Leah Curtin, RN, ScD(h), FAAN, Executive Editor, Professional Outreach, American Nurse Journal

1 Comment.

  • Thank God someone is bringing this to the attention of all. I have lived here in the US for the past 15 years and tomorrow I am having my Citizenship Interview – it took me this long to decide if I wanted to become a citizen and in recent months more than every I felt I have to if only to have my voice heard.

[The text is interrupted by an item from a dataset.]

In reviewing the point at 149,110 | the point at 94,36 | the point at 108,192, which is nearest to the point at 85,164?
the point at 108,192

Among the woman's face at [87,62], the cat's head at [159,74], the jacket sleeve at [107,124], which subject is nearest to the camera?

    Your editorial on Fact/Fake News and News broadcasts made perfect sense to me. As an Irish citizen who worked in England (22 years) and Ireland (9 years) I am well aware of what news broadcasts are – the giving of information to the public. What I have seen here is that news is political. What we have is the distribution of so called news through a specific political lens and as you only have a two party system what we are fed is one of only two perspectives. What we are presented with is not unbiased news but rather people discussing/debating (one perspective) over a news topic and not the presentation of independent news without a political leaning.